READING TEXT:
┌──

The past is but prologue.

Back in the early 90’s, three science students from the national university in Mexico City, Andres Aullet, Ricardo Gómez and Luis Nasser got together to form a band called RADIO SILENCE. From 1991 to 1994, the band played on, gaining a large cult following and a reputation for intense, unpredictable live performances. Inevitably, the band broke up, but the music and the meme lingered on.In 1995, Nasser and Gómez moved to the East Coast of the USA under the pretense of pursuing scientific doctoral degrees, but all they really wanted was to find other players and continue what RADIO SILENCE had started. Two fruitless years later the search was abandoned and the two drifted apart; Nasser sulked in his apartment and alternated between writing music and working on his dissertation, while Gomez jammed and played with a number of different bands, ranging from punk rock to Spanish baroque troupes (which included the stretchy pants and full peacock garb).

In 1997, Nasser auditioned for a Baltimore-based band KURGAN’S BANE, led by guitarist Pete Laramee and his brother, drummer Jeff Laramee; a crisp, crunchy hard rock band of exceptional musicianship that had parted ways with their bassist and were on the eve of recording their debut album “Search from Sea to Sea”. These sessions resulted in a a good friendship between Nasser and John Grant of Secret Sound studios in Baltimore, and the later discovery of a vast network of websites promoting underground prog rock made him curious to find out what the internet crowd might think of the material performed by RADIO SILENCE, back in the smoggy, boozy daze of Mexico City.

Nasser and Grant set upon the task of embellishing a demo of original material recorded on 8-track tascam tape machine for release. During the course of this project, Nasser invited Gómez and Aullet back to the fold, and the end result was a disc called “Laughter In The Dark” which, to everyone’s astonishment, earned rave reviews, sold out in months, and inked the band a record deal with the now defunct indie label “Moonchild Records”.

└──

SUPPLIED INFORMATION:

┌──

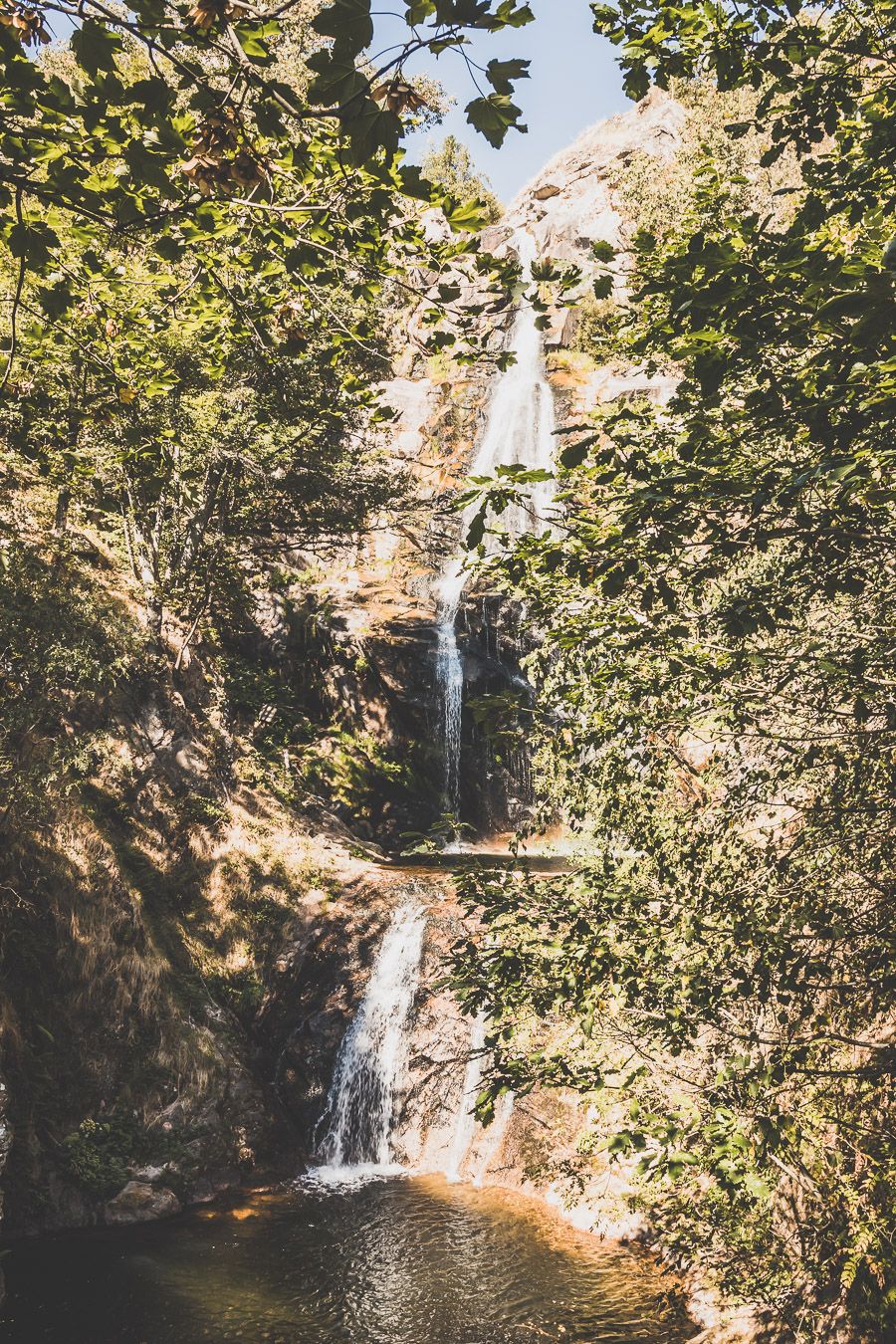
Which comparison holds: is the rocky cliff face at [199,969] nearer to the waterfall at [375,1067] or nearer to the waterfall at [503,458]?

└──

WORK TO COMPLETE:
A. In the history of RADIO SILENCE, what was the title of the debut album that KURGAN'S BANE was about to record when Nasser auditioned?
B. Write the next part of the RADIO SILENCE history, picking up right after its last sentence.

ANSWERS TO THE EXERCISE:
A. "Search from Sea to Sea"

B.
Nasser’s musical chemistry with Jeff Laramee made his addition to the band as a full member in 1998 inevitable, and certain unfortunate legalities forced the band to re-name itself as SONUS UMBRA, which in pig latin roughly means “Shadows Made Of Sound”. Since then, they have released three more critically acclaimed albums: “Snapshots From Limbo” in 2000, “Spiritual Vertigo” in 2003 and “Digging For Zeros” in 2005.

SONUS UMBRA went on indefinite hiatus due to the stress of continued existence in spite of vast geographical limitations: Gómez returned to Mexico City in 2000 where he is professor of mathematics at the National University. Nasser is a professor of physics at Columbia, Chicago and remains committed to recording and performing with his main band MIGHT COULD. Aullet is coding furiously in Sandy Point Idaho and Laramee remained steadfast in Baltimore, drumming with Pete Laramee and running a warehouse with his unusual gifts as both stunt fork-lift driver and a master of depraved English.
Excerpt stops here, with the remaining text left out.